Iwanpun menceritakan saat dirinya menemui penyalur roko yang diduga ilegal tersebut, yang berinisial (I).

“saat saya menemui penyalur roko yang berinisial (I), dan mencoba mengkonfirmasikan hal tersebut sodara (I) menyampaikan bahwa petugas yang diduga Oknum Pegawai Bea Cukai Merak yang berinisial (B), telah mendatangi dirinya untuk melakukan pemeriksaan. Dan pada saat saya memepertanyakan bukti kedatangan Oknum Pegawai Bea Cukai Merak tersebut, yang berinisial (I) menyerahkan beberapa dokumen, yang dimana dokumen tersebut adalah “Berita acara Serah Terima Pengangkutan Barang dan Surat Bukti penindakan“, yang dimana disudut kiri dokumen tersebut bertuliskan Form “PBC 2.13 Kementrian Keuangan Republik Indonesia Direktorat Jendral Bea dan Cukai Kantor Wilayah DJBC Banten”, berdasarkan surat tersebut saya berasumsi bahwa ada oknum Bea Cukai Banten yang bermain untuk mencari keuntungan sendiri, toh buktinya si penyalur menyampaikan kepada saya permasalahan ini sudah selesai dengan Oknum Petugas Bea Cukai yang berinisial (B), sedangkan kegiatan tersebut sampai saat ini masih berjalan, bahkan dibenak saya timbul pertanyaan, yang dimagsud oleh penyalur selesai, itu selesai dengan cara seperti apa?, apakah selesai dengan cara damai (86) kah atau dengan cara lain” papar Iwan dengan nada bingung.
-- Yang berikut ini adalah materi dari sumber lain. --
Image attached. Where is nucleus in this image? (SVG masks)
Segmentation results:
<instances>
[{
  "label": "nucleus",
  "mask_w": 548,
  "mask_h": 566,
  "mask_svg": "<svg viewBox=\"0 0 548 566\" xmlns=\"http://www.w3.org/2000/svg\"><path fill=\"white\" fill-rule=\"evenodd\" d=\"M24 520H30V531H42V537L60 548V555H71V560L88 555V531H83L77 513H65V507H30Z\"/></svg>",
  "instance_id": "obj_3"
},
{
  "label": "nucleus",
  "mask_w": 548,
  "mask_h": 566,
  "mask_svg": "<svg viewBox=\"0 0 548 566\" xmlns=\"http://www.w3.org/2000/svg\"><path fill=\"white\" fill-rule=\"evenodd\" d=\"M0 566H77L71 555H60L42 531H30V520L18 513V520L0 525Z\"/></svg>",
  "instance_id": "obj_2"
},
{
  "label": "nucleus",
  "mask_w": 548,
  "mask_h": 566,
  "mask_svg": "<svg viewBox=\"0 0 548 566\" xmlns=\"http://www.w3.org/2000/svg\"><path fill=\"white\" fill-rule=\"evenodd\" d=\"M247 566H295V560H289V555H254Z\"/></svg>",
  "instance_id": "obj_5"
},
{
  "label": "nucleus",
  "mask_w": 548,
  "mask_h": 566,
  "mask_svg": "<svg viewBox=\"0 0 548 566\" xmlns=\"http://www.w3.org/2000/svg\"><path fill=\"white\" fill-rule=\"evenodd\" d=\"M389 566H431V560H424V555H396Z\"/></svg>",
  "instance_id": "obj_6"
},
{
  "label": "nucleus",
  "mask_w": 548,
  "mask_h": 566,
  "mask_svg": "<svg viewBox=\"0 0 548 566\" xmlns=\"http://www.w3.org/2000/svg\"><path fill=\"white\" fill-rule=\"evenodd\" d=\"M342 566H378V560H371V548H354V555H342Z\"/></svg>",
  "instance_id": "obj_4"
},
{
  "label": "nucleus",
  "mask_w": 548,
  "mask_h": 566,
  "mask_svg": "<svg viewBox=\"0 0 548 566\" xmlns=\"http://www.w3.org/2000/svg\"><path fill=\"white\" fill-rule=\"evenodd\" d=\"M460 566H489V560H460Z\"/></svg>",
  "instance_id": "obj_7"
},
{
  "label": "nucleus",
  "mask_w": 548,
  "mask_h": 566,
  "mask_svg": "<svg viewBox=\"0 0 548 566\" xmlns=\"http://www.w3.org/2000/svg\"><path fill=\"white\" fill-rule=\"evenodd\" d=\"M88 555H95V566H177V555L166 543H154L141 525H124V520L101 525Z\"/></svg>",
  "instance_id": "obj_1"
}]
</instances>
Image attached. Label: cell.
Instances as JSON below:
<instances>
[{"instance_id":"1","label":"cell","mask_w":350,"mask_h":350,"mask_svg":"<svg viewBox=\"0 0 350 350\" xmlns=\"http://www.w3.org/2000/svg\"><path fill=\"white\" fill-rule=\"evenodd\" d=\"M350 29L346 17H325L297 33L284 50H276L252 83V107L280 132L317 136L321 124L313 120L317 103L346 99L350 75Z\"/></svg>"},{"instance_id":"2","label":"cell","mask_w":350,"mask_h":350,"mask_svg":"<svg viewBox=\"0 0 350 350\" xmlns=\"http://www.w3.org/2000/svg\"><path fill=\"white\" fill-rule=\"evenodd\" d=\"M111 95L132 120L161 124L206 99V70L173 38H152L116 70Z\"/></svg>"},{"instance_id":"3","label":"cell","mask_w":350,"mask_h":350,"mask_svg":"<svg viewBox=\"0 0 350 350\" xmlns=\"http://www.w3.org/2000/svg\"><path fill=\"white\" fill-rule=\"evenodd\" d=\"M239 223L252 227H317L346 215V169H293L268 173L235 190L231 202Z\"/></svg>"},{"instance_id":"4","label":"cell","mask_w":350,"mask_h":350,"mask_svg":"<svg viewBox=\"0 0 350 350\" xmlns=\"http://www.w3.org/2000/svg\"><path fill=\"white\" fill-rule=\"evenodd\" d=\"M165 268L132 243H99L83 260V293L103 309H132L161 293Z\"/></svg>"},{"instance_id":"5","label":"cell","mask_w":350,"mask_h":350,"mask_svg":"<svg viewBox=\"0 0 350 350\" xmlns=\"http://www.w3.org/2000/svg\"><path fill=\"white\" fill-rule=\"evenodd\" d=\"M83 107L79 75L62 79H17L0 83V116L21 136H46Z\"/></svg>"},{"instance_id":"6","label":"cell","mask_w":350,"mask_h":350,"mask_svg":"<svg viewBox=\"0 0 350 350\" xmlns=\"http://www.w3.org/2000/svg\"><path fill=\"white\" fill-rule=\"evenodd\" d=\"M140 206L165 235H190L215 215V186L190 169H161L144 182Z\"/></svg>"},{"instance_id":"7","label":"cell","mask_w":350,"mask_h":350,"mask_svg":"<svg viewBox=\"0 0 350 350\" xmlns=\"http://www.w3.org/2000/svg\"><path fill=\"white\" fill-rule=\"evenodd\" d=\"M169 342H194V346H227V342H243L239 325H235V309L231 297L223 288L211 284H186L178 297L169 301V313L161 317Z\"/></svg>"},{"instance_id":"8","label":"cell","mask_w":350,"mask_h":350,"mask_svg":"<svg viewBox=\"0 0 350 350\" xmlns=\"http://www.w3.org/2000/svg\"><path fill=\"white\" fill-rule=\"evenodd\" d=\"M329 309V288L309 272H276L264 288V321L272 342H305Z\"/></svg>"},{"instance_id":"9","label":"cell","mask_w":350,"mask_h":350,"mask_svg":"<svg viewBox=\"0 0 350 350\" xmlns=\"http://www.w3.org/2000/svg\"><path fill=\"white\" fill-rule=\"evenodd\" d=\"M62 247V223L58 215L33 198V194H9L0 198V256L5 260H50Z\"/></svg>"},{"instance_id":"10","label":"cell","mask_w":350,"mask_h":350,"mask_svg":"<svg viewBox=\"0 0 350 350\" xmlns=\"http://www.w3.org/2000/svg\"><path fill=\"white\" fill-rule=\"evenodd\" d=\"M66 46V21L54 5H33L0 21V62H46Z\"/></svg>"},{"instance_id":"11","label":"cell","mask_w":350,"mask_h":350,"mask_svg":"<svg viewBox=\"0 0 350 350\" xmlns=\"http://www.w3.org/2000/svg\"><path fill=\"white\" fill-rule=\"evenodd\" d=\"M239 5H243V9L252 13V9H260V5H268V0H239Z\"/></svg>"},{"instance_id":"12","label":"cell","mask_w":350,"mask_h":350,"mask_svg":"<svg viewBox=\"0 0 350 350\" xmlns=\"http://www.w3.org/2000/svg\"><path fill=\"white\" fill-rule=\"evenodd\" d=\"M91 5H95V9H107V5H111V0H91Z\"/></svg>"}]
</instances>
Iwanpun menegaskan bahwa dirinya akan mengumpulkan dan menyerahkan dokumen yang dimilikinya kepada pihak Penegak Hukum agar segera ditindak lanjuti informasi ini dan diberikan sanksi kepada penyalur roko ilegal dan oknum pegawai Bea Cukai sesuai dengan hukum yang berlaku dinegra kita.

“kami akan menyerahkan laporan informasi ini kepada penegak hukum, seperti halnya dokumen hasil Berita Acara Serah Terima Pengangkutan Barang, Surat Bukti Penindakan, yang diterima oleh sipenjual dari Oknum Bea Cukai Merak beserta Jenis Roko yang dijualnya dan kami berharap pihak penegak hukum agar segera bertindak sesuai dengan hukum yang berlaku dinegara kita,” tegas Iwan.

Sementara itu saat wartawati lembarberita.co.id menyambangi kantor Bea Cukai merak untuk mengkonfirmasikan hal ini kepada Petugas yang diduga sebagai oknum pihak keamanan menyampaiakan bahwa dirinya tidak masuk kantor.

“Oh kalau bapak yang berinisial (B) mah ga masuk kantor dari pagi soalnya ga keliatan” jelas keamanan yang bernama Ahmad Isa. (Lidya/Red).